Le tue istruzioni:
Riporta senza alcuna modifica ogni riga dell'elenco seguente, dalla prima all'ultima.

Elenco riportato:
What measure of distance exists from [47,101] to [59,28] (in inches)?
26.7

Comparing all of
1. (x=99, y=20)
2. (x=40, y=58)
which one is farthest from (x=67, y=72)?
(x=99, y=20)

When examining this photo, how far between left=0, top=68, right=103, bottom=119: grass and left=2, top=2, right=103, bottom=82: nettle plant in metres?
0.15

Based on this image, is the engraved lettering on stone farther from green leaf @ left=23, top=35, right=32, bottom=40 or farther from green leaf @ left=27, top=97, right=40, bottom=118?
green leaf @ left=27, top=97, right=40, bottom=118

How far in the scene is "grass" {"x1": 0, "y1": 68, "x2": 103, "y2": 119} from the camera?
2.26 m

Risposta:
What measure of distance exists from [47,101] to [59,28] (in inches)?
26.7

Comparing all of
1. (x=99, y=20)
2. (x=40, y=58)
which one is farthest from (x=67, y=72)?
(x=99, y=20)

When examining this photo, how far between left=0, top=68, right=103, bottom=119: grass and left=2, top=2, right=103, bottom=82: nettle plant in metres?
0.15

Based on this image, is the engraved lettering on stone farther from green leaf @ left=23, top=35, right=32, bottom=40 or farther from green leaf @ left=27, top=97, right=40, bottom=118?
green leaf @ left=27, top=97, right=40, bottom=118

How far in the scene is "grass" {"x1": 0, "y1": 68, "x2": 103, "y2": 119} from the camera?
2.26 m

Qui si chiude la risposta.